Get HTML markup in different forms

This demonstration shows how to open input document, convert it to intermediate EditableDocument, and get HTML markup in different forms depending on client requirements.

Preparations

When input document is loaded into Editor class and opened for edit by transforming to the intermediate EditableDocument class, it is possible to generate and get HTML markup in different forms.
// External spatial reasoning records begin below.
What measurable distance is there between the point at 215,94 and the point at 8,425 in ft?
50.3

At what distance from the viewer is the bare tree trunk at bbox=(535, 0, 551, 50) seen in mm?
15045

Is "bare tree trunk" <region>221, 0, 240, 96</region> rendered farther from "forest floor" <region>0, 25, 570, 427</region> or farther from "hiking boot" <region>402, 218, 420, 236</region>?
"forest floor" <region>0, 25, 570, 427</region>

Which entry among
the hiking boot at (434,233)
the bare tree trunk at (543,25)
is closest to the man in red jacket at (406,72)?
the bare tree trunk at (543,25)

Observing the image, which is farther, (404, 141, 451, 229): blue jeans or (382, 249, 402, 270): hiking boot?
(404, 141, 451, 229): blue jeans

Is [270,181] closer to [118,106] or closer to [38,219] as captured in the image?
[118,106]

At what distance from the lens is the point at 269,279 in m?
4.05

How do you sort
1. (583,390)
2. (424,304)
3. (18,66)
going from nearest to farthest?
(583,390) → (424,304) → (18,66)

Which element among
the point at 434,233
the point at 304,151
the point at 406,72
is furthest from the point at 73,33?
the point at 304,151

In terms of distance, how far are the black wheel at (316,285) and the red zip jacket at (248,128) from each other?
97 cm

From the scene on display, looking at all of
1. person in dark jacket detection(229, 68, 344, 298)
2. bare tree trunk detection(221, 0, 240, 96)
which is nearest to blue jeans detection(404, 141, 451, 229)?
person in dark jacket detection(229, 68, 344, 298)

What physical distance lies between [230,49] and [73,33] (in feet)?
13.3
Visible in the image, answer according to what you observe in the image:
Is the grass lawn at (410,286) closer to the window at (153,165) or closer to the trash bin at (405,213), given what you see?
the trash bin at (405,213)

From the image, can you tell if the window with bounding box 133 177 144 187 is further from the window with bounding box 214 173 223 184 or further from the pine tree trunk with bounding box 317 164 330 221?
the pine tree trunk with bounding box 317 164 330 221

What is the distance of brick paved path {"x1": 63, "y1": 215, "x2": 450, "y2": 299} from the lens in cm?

Code below shows all variations of such procedure.

First of all user needs to load document into Editor class and open it for editing, what is demonstrated in the code below.

string inputFilePath = "C:\\input_path\\document.docx"; //path to some document
WordProcessingLoadOptions loadOptions = new WordProcessingLoadOptions();
Editor editor = new Editor(inputFilePath, delegate { return loadOptions; }); //passing path and load options (via delegate) to the constructor
EditableDocument document = editor.Edit(new WordProcessingEditOptions()); //opening document for editing with format-specific edit options

Piece of code above has prepared a ready-to-use instance of EditableDocument class, that contains the original document in its own intermediate format and is able to generate HTML markup in different forms.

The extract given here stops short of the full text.